EXERCISE AIM: Reproduce the passage about Halloween in America below word for word, keeping its paragraph break.

When Halloween came to America, it was mostly celebrated by southern states only. Once more immigrants began to come over, the Irish having the most influence, they began to make the celebration of Halloween popular. America was developing its own identity at the time and ended up tossing All Saints Day out completely. More than that, the growing diversity in America allowed for a mix of English and Irish traditions from the Holiday’s own origin and resulted in trick-or-treating. At that time, people would ask for candy, money, or food, the tradition of wearing a costume never wavering. Halloween lost its religious history around the end of the 1800s when participants began to gear toward celebrating ghosts rather than warding them off, pranks, and witchcraft.

In present day, many people neglect to take part in Halloween due to the fact that it no longer has any characteristics of the religious motivations that started it. Kennedi Hogg, sophomore, is one of those who make the choice not to participate due to religious reasons.

EXTRACTED INFORMATION:
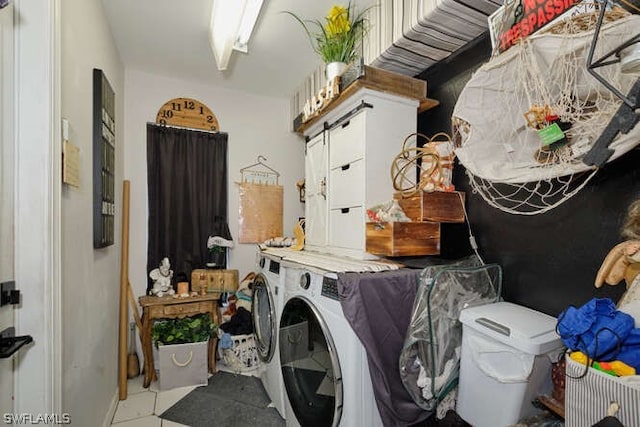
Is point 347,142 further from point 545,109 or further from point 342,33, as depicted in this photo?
point 545,109

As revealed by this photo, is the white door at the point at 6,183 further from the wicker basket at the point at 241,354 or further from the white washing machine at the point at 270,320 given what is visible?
the wicker basket at the point at 241,354

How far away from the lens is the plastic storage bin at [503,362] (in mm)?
944

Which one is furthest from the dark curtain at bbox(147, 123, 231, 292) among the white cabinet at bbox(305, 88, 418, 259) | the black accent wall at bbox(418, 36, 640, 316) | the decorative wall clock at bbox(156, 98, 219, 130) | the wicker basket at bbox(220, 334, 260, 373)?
the black accent wall at bbox(418, 36, 640, 316)

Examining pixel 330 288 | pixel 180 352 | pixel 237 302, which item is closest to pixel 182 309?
pixel 180 352

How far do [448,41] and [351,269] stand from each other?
1275 mm

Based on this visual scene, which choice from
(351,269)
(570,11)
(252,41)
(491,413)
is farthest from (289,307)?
(252,41)

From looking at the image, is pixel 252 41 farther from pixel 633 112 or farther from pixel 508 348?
pixel 508 348

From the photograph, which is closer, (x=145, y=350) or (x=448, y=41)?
(x=448, y=41)

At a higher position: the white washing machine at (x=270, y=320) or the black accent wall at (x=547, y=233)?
the black accent wall at (x=547, y=233)

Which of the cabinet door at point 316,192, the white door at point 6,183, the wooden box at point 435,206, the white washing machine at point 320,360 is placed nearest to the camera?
the white door at point 6,183

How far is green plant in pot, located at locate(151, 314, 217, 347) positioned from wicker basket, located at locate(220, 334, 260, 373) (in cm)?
21

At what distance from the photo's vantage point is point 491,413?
1.04 meters

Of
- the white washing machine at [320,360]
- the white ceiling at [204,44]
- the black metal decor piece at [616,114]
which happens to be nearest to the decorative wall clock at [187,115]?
the white ceiling at [204,44]

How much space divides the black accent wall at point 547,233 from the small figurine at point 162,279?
2.24 metres
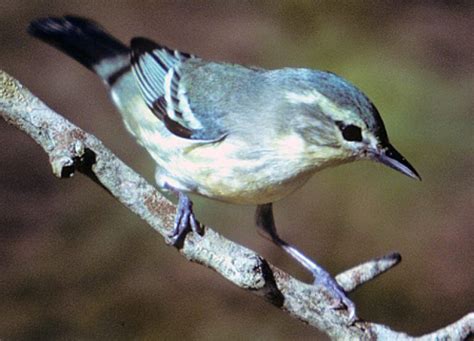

WRITTEN RESPONSE:
When Halloween came to America, it was mostly celebrated by southern states only. Once more immigrants began to come over, the Irish having the most influence, they began to make the celebration of Halloween popular. America was developing its own identity at the time and ended up tossing All Saints Day out completely. More than that, the growing diversity in America allowed for a mix of English and Irish traditions from the Holiday’s own origin and resulted in trick-or-treating. At that time, people would ask for candy, money, or food, the tradition of wearing a costume never wavering. Halloween lost its religious history around the end of the 1800s when participants began to gear toward celebrating ghosts rather than warding them off, pranks, and witchcraft.

In present day, many people neglect to take part in Halloween due to the fact that it no longer has any characteristics of the religious motivations that started it. Kennedi Hogg, sophomore, is one of those who make the choice not to participate due to religious reasons.